We now have 5 Coleman lanterns that use the small quart sized propane bottles.

So, I'd like to make them more versatile in case we run out of the small bottles.

1. Is there an adapter that will allow me to connect it to an external propane tank? Anyone know where to find such? May need an in-line regulator as well?

2. Is there a way to convert it over so it can use white gas / Kerosene? How is this done.

3. Any other innovative ways you can think of that can help me use these when the chips are down?

Thanks Much... I really appreciate your thoughts!

Bill


----------



## cowboyhermit (Nov 10, 2012)

You can refill the small bottles from a larger one with a readily available fitting or kit, this may be the easiest alternative.
Converting to white gas I would think would not be worth it because the tank/generator is most of the lantern.


----------



## JustCliff (May 21, 2011)

I got one of these conversion hoses I use for lanterns and a propane torch. Comes in pretty handy. i have only used it once on the lantern. I got tired of using and paying for the bottles for my torch. It's not as portable now but its easier to use where I do use it.
http://www.amazon.com/Mr-Heater-12-Foot-Assembly-F273702/dp/B00005LEXM/ref=sr_1_fkmr0_2?ie=UTF8&qid=1359805186&sr=8-2-fkmr0&keywords=propane+lantern+conversion+hose


----------



## hiwall (Jun 15, 2012)

jbillh, no the regulator is already built into your lantern. The hose JustCliff shows is your easy answer.

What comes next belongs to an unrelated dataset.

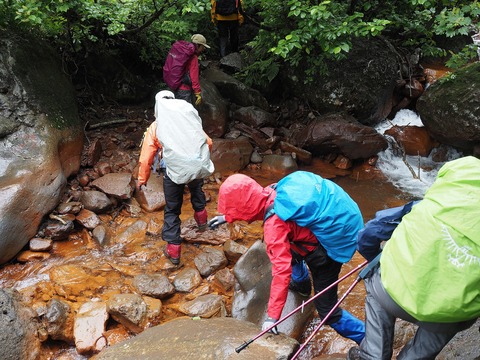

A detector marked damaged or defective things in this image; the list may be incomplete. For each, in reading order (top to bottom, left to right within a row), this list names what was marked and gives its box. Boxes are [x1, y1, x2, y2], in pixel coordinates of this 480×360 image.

orange rusty water [0, 161, 412, 360]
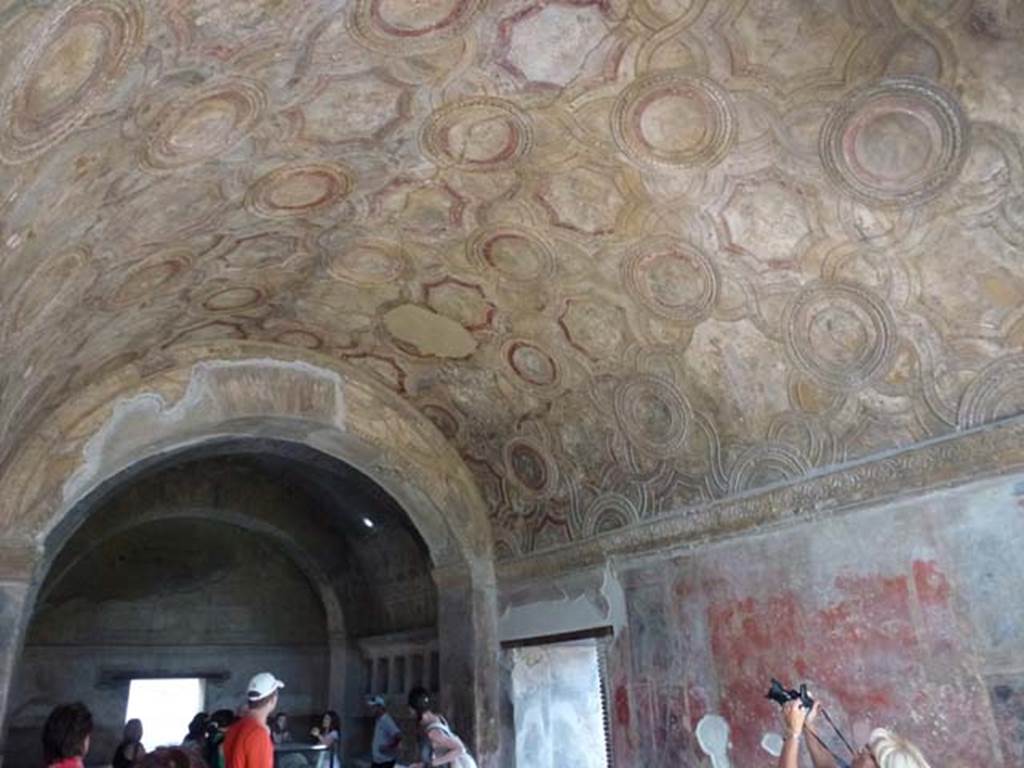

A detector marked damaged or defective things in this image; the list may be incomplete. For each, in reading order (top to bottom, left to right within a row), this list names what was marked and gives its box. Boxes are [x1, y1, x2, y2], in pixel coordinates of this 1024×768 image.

peeling plaster wall [589, 475, 1024, 768]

It is available in different lengths. Do not try to make your own hose as the pressure in that line is up to around 200 psi.


----------



## sewserious (Mar 16, 2010)

There are accessories called lantern trees that attach to 20-lb tanks that hold your lantern top and have tees to add other accessories. It will run you about $40 but is well worth the price. Lots of places that sell the lanterns sell the trees. Here is a link for example. Google to find the best price.

http://www.walmart.com/ip/13848693?wmlspartner=wlpa&adid=22222222227000000000&wl0=&wl1=g&wl2=&wl3=21486607510&wl4=&wl5=pla&veh=sem


----------



## jbillh (Mar 4, 2011)

Thanks Folks!

I always know I can count on the people in this forum to help me out!

Again... Thanks So Much!


----------



## LincTex (Apr 1, 2011)

Just MHO, but I wouldn't waste good propane just to make light. 
In the winter it might be nice to get some heat as well as light (and I could see it for that use), but there are better ways to make light with less power (energy) used and less heat created.


----------